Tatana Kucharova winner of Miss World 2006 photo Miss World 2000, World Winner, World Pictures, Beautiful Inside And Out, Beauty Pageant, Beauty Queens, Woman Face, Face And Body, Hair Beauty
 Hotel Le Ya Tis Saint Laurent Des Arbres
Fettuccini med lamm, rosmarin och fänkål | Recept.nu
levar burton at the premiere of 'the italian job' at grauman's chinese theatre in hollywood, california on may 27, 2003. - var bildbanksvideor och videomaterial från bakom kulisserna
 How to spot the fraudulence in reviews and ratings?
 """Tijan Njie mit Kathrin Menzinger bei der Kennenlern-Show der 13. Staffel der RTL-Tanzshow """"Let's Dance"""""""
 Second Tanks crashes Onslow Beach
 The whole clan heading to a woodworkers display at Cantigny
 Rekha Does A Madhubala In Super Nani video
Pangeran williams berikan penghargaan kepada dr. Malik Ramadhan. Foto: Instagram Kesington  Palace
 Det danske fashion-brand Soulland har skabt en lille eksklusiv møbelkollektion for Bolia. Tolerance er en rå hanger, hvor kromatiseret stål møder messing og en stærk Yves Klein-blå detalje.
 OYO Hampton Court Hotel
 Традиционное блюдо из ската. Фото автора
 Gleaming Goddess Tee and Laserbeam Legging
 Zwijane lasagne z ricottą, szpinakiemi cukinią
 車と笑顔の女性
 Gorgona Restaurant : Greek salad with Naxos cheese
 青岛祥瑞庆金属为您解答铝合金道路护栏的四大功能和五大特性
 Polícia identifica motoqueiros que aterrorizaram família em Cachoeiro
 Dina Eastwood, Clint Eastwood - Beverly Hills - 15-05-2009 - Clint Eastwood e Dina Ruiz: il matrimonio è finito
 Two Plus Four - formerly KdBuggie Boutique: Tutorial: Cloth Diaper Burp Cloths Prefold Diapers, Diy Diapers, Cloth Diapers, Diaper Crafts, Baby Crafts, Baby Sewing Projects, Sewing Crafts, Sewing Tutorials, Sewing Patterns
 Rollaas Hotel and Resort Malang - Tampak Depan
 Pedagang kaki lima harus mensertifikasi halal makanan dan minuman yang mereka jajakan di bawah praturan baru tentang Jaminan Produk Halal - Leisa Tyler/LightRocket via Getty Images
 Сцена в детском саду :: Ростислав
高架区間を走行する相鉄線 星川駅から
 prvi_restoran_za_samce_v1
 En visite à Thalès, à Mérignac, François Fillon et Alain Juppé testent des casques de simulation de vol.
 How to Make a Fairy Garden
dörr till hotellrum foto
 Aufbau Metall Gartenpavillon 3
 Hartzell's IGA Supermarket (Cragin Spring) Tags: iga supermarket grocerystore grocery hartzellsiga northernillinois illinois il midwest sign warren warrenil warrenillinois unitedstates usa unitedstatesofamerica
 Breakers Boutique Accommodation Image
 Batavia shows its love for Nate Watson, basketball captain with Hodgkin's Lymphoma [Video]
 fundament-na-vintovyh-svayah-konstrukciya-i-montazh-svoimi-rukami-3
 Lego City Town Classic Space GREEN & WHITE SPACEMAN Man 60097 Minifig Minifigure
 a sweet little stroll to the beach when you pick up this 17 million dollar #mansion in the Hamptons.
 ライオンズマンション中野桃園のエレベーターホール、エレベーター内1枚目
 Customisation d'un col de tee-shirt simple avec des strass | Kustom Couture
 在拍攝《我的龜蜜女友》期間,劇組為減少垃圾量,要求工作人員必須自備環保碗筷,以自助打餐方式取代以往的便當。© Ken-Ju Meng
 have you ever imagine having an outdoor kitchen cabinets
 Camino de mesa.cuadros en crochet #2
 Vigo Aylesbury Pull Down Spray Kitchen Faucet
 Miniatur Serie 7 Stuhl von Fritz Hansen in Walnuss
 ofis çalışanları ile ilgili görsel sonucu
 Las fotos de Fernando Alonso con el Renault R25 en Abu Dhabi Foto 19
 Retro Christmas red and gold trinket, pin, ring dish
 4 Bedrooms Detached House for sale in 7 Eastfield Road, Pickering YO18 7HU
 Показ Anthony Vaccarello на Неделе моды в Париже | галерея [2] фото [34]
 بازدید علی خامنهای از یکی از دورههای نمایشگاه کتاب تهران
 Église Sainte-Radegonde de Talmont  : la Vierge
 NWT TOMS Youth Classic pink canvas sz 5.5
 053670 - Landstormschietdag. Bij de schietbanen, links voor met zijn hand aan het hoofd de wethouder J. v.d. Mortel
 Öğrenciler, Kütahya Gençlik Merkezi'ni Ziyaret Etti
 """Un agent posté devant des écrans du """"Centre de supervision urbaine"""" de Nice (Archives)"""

○ ○ ○ ○ ○ ○ ○

> [Task instructions] Repeat the lines above with every word intact.

> [Response area]
Tatana Kucharova winner of Miss World 2006 photo Miss World 2000, World Winner, World Pictures, Beautiful Inside And Out, Beauty Pageant, Beauty Queens, Woman Face, Face And Body, Hair Beauty
 Hotel Le Ya Tis Saint Laurent Des Arbres
Fettuccini med lamm, rosmarin och fänkål | Recept.nu
levar burton at the premiere of 'the italian job' at grauman's chinese theatre in hollywood, california on may 27, 2003. - var bildbanksvideor och videomaterial från bakom kulisserna
 How to spot the fraudulence in reviews and ratings?
 """Tijan Njie mit Kathrin Menzinger bei der Kennenlern-Show der 13. Staffel der RTL-Tanzshow """"Let's Dance"""""""
 Second Tanks crashes Onslow Beach
 The whole clan heading to a woodworkers display at Cantigny
 Rekha Does A Madhubala In Super Nani video
Pangeran williams berikan penghargaan kepada dr. Malik Ramadhan. Foto: Instagram Kesington  Palace
 Det danske fashion-brand Soulland har skabt en lille eksklusiv møbelkollektion for Bolia. Tolerance er en rå hanger, hvor kromatiseret stål møder messing og en stærk Yves Klein-blå detalje.
 OYO Hampton Court Hotel
 Традиционное блюдо из ската. Фото автора
 Gleaming Goddess Tee and Laserbeam Legging
 Zwijane lasagne z ricottą, szpinakiemi cukinią
 車と笑顔の女性
 Gorgona Restaurant : Greek salad with Naxos cheese
 青岛祥瑞庆金属为您解答铝合金道路护栏的四大功能和五大特性
 Polícia identifica motoqueiros que aterrorizaram família em Cachoeiro
 Dina Eastwood, Clint Eastwood - Beverly Hills - 15-05-2009 - Clint Eastwood e Dina Ruiz: il matrimonio è finito
 Two Plus Four - formerly KdBuggie Boutique: Tutorial: Cloth Diaper Burp Cloths Prefold Diapers, Diy Diapers, Cloth Diapers, Diaper Crafts, Baby Crafts, Baby Sewing Projects, Sewing Crafts, Sewing Tutorials, Sewing Patterns
 Rollaas Hotel and Resort Malang - Tampak Depan
 Pedagang kaki lima harus mensertifikasi halal makanan dan minuman yang mereka jajakan di bawah praturan baru tentang Jaminan Produk Halal - Leisa Tyler/LightRocket via Getty Images
 Сцена в детском саду :: Ростислав
高架区間を走行する相鉄線 星川駅から
 prvi_restoran_za_samce_v1
 En visite à Thalès, à Mérignac, François Fillon et Alain Juppé testent des casques de simulation de vol.
 How to Make a Fairy Garden
dörr till hotellrum foto
 Aufbau Metall Gartenpavillon 3
 Hartzell's IGA Supermarket (Cragin Spring) Tags: iga supermarket grocerystore grocery hartzellsiga northernillinois illinois il midwest sign warren warrenil warrenillinois unitedstates usa unitedstatesofamerica
 Breakers Boutique Accommodation Image
 Batavia shows its love for Nate Watson, basketball captain with Hodgkin's Lymphoma [Video]
 fundament-na-vintovyh-svayah-konstrukciya-i-montazh-svoimi-rukami-3
 Lego City Town Classic Space GREEN & WHITE SPACEMAN Man 60097 Minifig Minifigure
 a sweet little stroll to the beach when you pick up this 17 million dollar #mansion in the Hamptons.
 ライオンズマンション中野桃園のエレベーターホール、エレベーター内1枚目
 Customisation d'un col de tee-shirt simple avec des strass | Kustom Couture
 在拍攝《我的龜蜜女友》期間,劇組為減少垃圾量,要求工作人員必須自備環保碗筷,以自助打餐方式取代以往的便當。© Ken-Ju Meng
 have you ever imagine having an outdoor kitchen cabinets
 Camino de mesa.cuadros en crochet #2
 Vigo Aylesbury Pull Down Spray Kitchen Faucet
 Miniatur Serie 7 Stuhl von Fritz Hansen in Walnuss
 ofis çalışanları ile ilgili görsel sonucu
 Las fotos de Fernando Alonso con el Renault R25 en Abu Dhabi Foto 19
 Retro Christmas red and gold trinket, pin, ring dish
 4 Bedrooms Detached House for sale in 7 Eastfield Road, Pickering YO18 7HU
 Показ Anthony Vaccarello на Неделе моды в Париже | галерея [2] фото [34]
 بازدید علی خامنهای از یکی از دورههای نمایشگاه کتاب تهران
 Église Sainte-Radegonde de Talmont  : la Vierge
 NWT TOMS Youth Classic pink canvas sz 5.5
 053670 - Landstormschietdag. Bij de schietbanen, links voor met zijn hand aan het hoofd de wethouder J. v.d. Mortel
 Öğrenciler, Kütahya Gençlik Merkezi'ni Ziyaret Etti
 """Un agent posté devant des écrans du """"Centre de supervision urbaine"""" de Nice (Archives)"""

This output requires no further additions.